Catering to your inner geek.....
Astronomers are all excited that the Cassini spacecraft has finally reached Saturn and is sending back some pretty cool pictures, including some that may give us insight into how planets form. This makes Saturn the farthest planet to be orbited by one of our spacecraft.
"It feels awfully good to be in orbit around the Lord of the Rings" said Charles Elachi, director of NASA's Jet Propulsion Laboratory in California.
More in extended copy....
The rings commanded Cassini's initial attention because never again in the mission will the spacecraft be so close to them. At least seven discrete bands of ring material extend more than 370,000 miles from the center of Saturn. Two Voyager missions, in 1981 and 1982, detected ring particles ranging in size from nearly invisible dust to chunks of water ice the size of a house.
The Voyagers also made the discovery that tiny moons, in the gaps between ring bands, appeared with their gravitational tugs to act like shepherds herding the flocks of ice and rock. They seemed to maintain the structure of at least some of the bands and keep the gaps open.
Cassini's photography captured in even greater detail the shepherding courses of the tiny moons Pan, Prometheus and Pandora, and detected hints of the existence of much smaller moonlets. Some of the moons already found are no more than 12 miles in diameter.
link
Here's another exciting revelation, right here on Earth, which has Archaeologists both excited and worried:
the pristinely preserved ruins of an ancient civilization that was long ago lost to the mists of time in the remote cliffs of eastern Utah, then resolutely protected over the last 50 years by a stubborn local rancher who kept mum about what he knew.
The ruins, called Range Creek, are spread over thousands of acres, much of it in inaccessible back country and reachable only through a single-track dirt road once owned by the rancher and recently bought by the State of Utah. Preliminary research dates the settlement from about A.D. 900 to 1100, during the period of the Fremont Indian culture.

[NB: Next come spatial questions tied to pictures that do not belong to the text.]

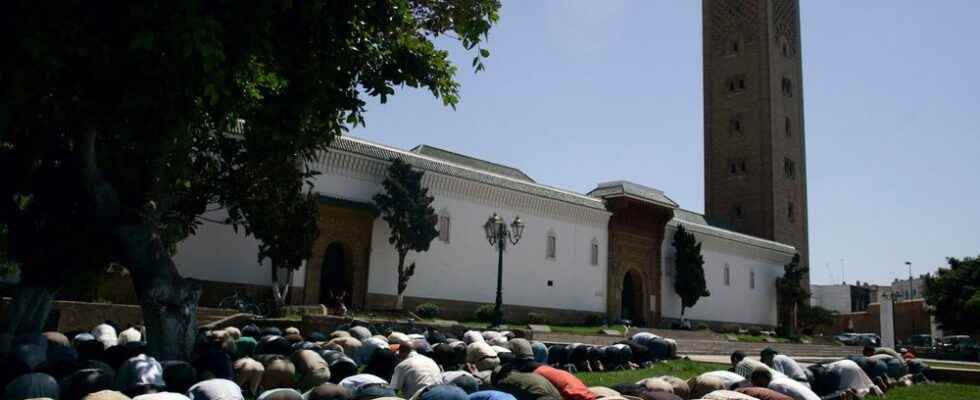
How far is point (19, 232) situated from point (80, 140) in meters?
2.36

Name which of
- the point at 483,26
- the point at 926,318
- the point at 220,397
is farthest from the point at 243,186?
the point at 926,318

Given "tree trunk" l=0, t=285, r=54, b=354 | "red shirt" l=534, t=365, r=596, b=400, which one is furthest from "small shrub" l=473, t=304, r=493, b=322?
"red shirt" l=534, t=365, r=596, b=400

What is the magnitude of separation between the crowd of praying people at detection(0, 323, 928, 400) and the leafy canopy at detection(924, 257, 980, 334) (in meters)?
27.9

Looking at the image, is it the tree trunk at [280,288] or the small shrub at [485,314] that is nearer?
the tree trunk at [280,288]

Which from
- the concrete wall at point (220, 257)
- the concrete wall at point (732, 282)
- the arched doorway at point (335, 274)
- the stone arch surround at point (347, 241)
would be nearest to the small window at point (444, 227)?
the stone arch surround at point (347, 241)

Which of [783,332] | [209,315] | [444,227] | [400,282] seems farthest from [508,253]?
[783,332]

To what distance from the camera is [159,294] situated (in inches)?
376

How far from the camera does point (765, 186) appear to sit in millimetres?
45500

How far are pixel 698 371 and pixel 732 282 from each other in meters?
26.2

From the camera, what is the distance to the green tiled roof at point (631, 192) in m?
34.4

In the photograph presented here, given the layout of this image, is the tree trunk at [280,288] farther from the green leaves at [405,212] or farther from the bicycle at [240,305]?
the green leaves at [405,212]

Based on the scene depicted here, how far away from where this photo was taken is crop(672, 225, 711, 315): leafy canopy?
1406 inches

Researchers say the site's singularity is not its monumental architecture. The people who lived here were more apt to build humble single-family stone-walled pit houses, of which there are believed to be hundreds -- no one even knows yet -- rather than high-rise cliffside apartment complexes like Mesa Verde in Colorado.
What mostly distinguishes Range Creek is that through quirk of fate and human will, it escaped both the ravages of looters and, until recently, the spades of archaeologists. Cliffside grain-storage vaults have been found here with their lids still intact, the corn and rye still inside. And while many sites in the West can still produce an old stone arrowhead or two, researchers found whole arrows here just a few weeks ago, apparently lying in the dust just where they were dropped 10 centuries ago at the time of William the Conqueror.
The Archaeologists are really worried about looting, now that the site is known to the public. In fact, artifacts have already gone missing. I hate that about people - the "ooh, how cool, I'll take in and show it off/sell it/hide it away forever - it's just lying here, so it's OK to make it MINE. Idiots.
Or, as the case may be, not.
It turns out that the folks who say our big brains evolved because of the complex social skills involved in deceiving, lying, stealing from, cheating on and otherwise tricking other primates may be right. This theory, called the Machiavellian Intelligence hypothesis, was tested recently, appears to be supported by the data. Carl Zimmer writes about it over at the Loom - it's worth a read.
Finally, I don't have to tell you that dirty air is bad for you, whether it's produced by power plants or cigarettes. You already knew that. I just wish someone would tell the Shrub.